[DOCUMENT SECTION — start]
I currently have a medium-sized project compile that’s taking about 2.5min to build (using 4.07.1 ocamlopt), and it feels like it certainly shouldn’t be taking that long. Pointing chromium at the dune profile reveals that almost a minute of that is PPX rewrites (I’m currently pulling in ppx_derivers.std and ppx_jane), and the rest is almost entirely just a lot of small, half-parallelised runs on files.

There are a few files that seem to be taking longer (which looks like it’s directly proportionate to the amount of code involved, though the most egregious ones are ones that contain functors producing large modules with other modules included within), and a few instances where the build is sequentialised due to everything depending on one library whose build depends on one module (and, on the flip side, sometimes I get full parallelism of 4 jobs on 4 cores), but I can’t draw many obvious conclusions as to what I’m doing wrong/suboptimally.

EDIT: odoc builds on the same tree slow to a literal crawl, too, so I figure there’s something that’s genuinely nasty in there, but I’m not well-equipped to find out what.

EDIT 2: I have a sneaky suspicion the ‘genuinely nasty’ behaviour is a mountain of transitive module type include, which seems to be making odoc’s output for the affected types snowball to ludicrous (~300MB a file) proportions. Ouch.
[DOCUMENT SECTION — finish]
[PROBLEM]: Can you echo the build-time post word for word, between "EDIT 2: I have" and "file) proportions. Ouch.", inclusive? The lines after this post have nothing to do with it.
[SUPPLIED MATERIAL — start]
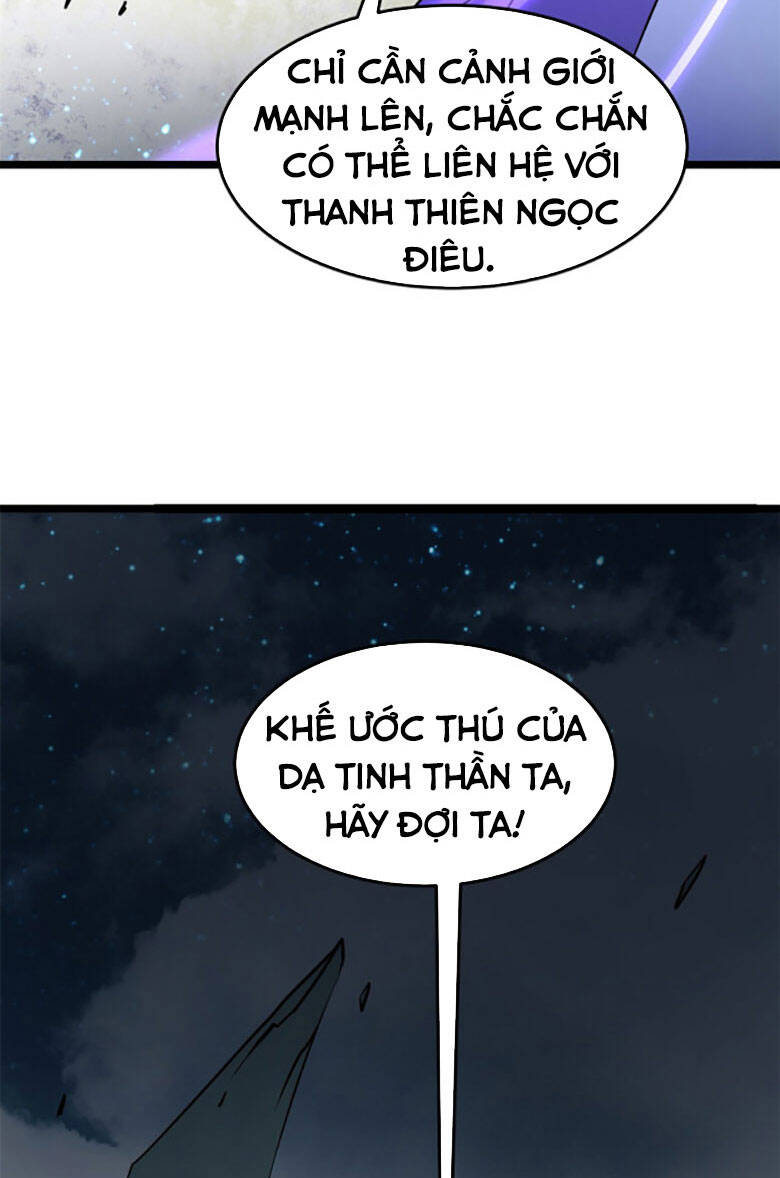 Vạn Cổ Tối Cường Tông Chap 118 - Next Chap 119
[SUPPLIED MATERIAL — finish]
[WRITTEN ANSWER]:
EDIT 2: I have a sneaky suspicion the ‘genuinely nasty’ behaviour is a mountain of transitive module type include, which seems to be making odoc’s output for the affected types snowball to ludicrous (~300MB a file) proportions. Ouch.